### Aufgabenziel
Erkläre anhand des Lesetexts über Stein, worauf Stein den Mangel an Tatkraft seines Nachfolgers von Hardenberg zurückführte.

### Lesetext
Mit dem Edikt vom 9. Oktober 1807 wurde die Freiheit der Person und des Grundeigentums erklärt, die Erbuntertänigkeit der Bauern wurde aufgehoben. Die von ihm vorgedachte Selbstverwaltung von Städten und Gemeinden wurde durch die Städteordnung vom 19. November 1808 Realität, am 24. November wurde die Kabinettsregierung durch ein Staatsministerium mit fünf Fachministern für Inneres, Finanzen, Auswärtiges, Krieg und Justiz eingerichtet.

Seine Pläne für einen deutschen Volksaufstand wurden in einem Brief abgefangen und in vollem Wortlaut in der Zeitung Le Moniteur abgedruckt. Von Spanien aus gab – sehr ungewöhnlich – Napoleon einen Heeresbefehl aus, in dem er Stein zu einem Feind Frankreichs erklärte. Napoleon befahl dem französischen Außenminister schriftlich, die Besitzungen Steins zu beschlagnahmen und Stein selbst, falls er von französischen Truppen gefasst würde, erschießen zu lassen. Friedrich Wilhelm III. wurde zur Entlassung Steins gedrängt, womit der stärkste Antreiber für die preußischen Reformen ausgeschieden war. Er flüchtete nach Brünn, hielt sich in Troppau und Prag auf und beriet ab 1812 Zar Alexander von Russland. Als Abgeordneter des Zaren rief er 1813 in Königsberg die ostpreußischen Stände zum Kampf gegen Napoleon auf und vermittelte kurz darauf von Breslau aus das preußisch-russische Bündnis von Kalisch. Sein Nachfolger von Hardenberg wechselte vom Stein'schen Liberalismus zu einem Etatismus, der an die Stelle des alten Kabinettsystems trat. Stein kritisierte seinen Nachfolger, der viel mehr diplomatischen Kompromissen zustimmte, die Stein wahrscheinlich kategorisch abgelehnt hätte. Stein führte von Hardenbergs Mangel an Tatkraft auf dessen unglückliche Hand bei Ernennungen und seinen vertrauten Umgang mit nichtswürdigen Weibern zurück.[3]

Als nach der Absetzung Napoleons auf dem Wiener Kongress 1815 Europa politisch neugeordnet wurde, war vom Stein nur als Vertrauter des Zaren ohne politischen Einfluss anwesend. In Wien wandte er sich gegen die von Metternich vertretene Restitution und forderte einen deutschen Bundesstaat, konnte sich aber nicht durchsetzen.

### Übungsdaten
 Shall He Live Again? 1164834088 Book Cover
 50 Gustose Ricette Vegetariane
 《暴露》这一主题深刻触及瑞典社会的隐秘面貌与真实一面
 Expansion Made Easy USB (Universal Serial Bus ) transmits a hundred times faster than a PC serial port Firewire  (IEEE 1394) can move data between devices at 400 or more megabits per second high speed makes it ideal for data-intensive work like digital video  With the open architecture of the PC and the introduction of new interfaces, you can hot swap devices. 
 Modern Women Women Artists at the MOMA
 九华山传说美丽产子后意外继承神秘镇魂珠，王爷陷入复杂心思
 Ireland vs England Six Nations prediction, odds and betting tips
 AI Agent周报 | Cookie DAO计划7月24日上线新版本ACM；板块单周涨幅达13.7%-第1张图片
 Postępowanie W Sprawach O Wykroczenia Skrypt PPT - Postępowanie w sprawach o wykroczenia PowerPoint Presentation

### Antwort zur Aufgabe
Stein führte von Hardenbergs Mangel an Tatkraft auf zwei Dinge zurück: auf dessen unglückliche Hand bei Ernennungen und auf seinen vertrauten Umgang mit „nichtswürdigen Weibern“.